United States District Court, W.D. Kentucky, Paducah Division

March 17, 2015

CARLA CLIPPARD, as Administrator of the Estate of Timothy Clippard and CARLA CLIPPARD, Individually, Plaintiffs,
v.
YAMAHA MOTOR CORPORATION, U.S.A. and YAMAHA MOTOR CO., LTD., Defendants.

MEMORANDUM OPINION AND ORDER

LANNY KING, Magistrate Judge.

On January 23, 2015, the undersigned Magistrate Judge held a telephonic conference with the parties regarding a discovery dispute in this products liability action involving death by outboard boat motor. Although the parties generally agreed that some type of protective order would likely be appropriate to protect Defendant's proprietary motor design drawings, test reports, and other trade secrets, they disputed whether the protective order should be of the "sharing" or "non-sharing" variety. The Court granted Defendant leave to file a motion for a non-sharing protective order. The motion, response, and reply are at DN 35, 36, and 39. This matter is ripe for determination.

Because Plaintiff has failed to demonstrate a need to share the confidential information that Defendant will provide to her during discovery in this case with similarly-situated plaintiffs in other cases, the Court will accept Defendant's proposed non-sharing provision and ask the parties to return to negotiations of a mutually-agreeable protective order. Accordingly, Defendant's motion will be GRANTED in part and DENIED in part.

The mutually-rejected proposals

Plaintiff's proposed sharing protective order, which Defendant rejected, is at DN 36-4, pp. 2-3; and Defendant's proposed non-sharing protective order, which Plaintiff rejected, is at DN 35-6.

According to Plaintiff's proposal, the scope of "confidential" information should be limited to "test reports and overall design drawings for the motor in question." DN 36-4, Paragraph 1. As to sharing, the confidential information: "shall not be disclosed or provided to any of Yamaha's competitors or to any public source including media, and internet sources." DN 36-4, Paragraph 2. However, Plaintiff and/or her attorney would be free to share confidential information with attorneys, consultants, and experts "involved in this litigation" and - what is the focus of the present controversy - with "attorneys presently or formerly involved in litigation against Yamaha which contain similar defect allegations." Paragraph 3.

########

ACTIVITY: Write out the part of the court opinion starting at "CARLA CLIPPARD, as" and ending at "CO., LTD., Defendants.", substituting "Petitioners" for "Plaintiffs". The listing after the court opinion isn't needed for anything.

GIVEN MATERIAL:
########

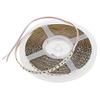 LEDwholesalers 24V 96W High Output 90-CRI 32.8-ft Flexible Ribbon LED Strip Light with 1200xSMD2835, Warm White 3000K, 20221WW view 2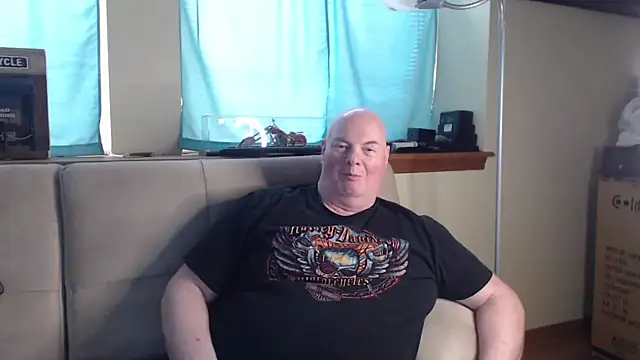 Snapshot of harley99574 chatting on 16, 10, 2025 harley99574 online show from 16, 10, 2025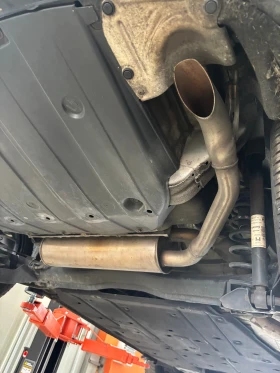 Honda Civic Honda Civic 1.8 i-VTEC (Facelift), снимка 15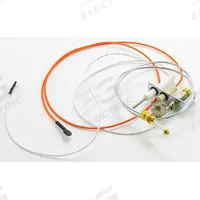 WEIL MCLAIN Pilot Burner: Mfr Part # 511-330-221. Key specifications — Manufacturer Part Number: 511-330-221; Product Type: Pilot Burner.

########

ANSWER SECTION:
CARLA CLIPPARD, as Administrator of the Estate of Timothy Clippard and CARLA CLIPPARD, Individually, Petitioners,
v.
YAMAHA MOTOR CORPORATION, U.S.A. and YAMAHA MOTOR CO., LTD., Defendants.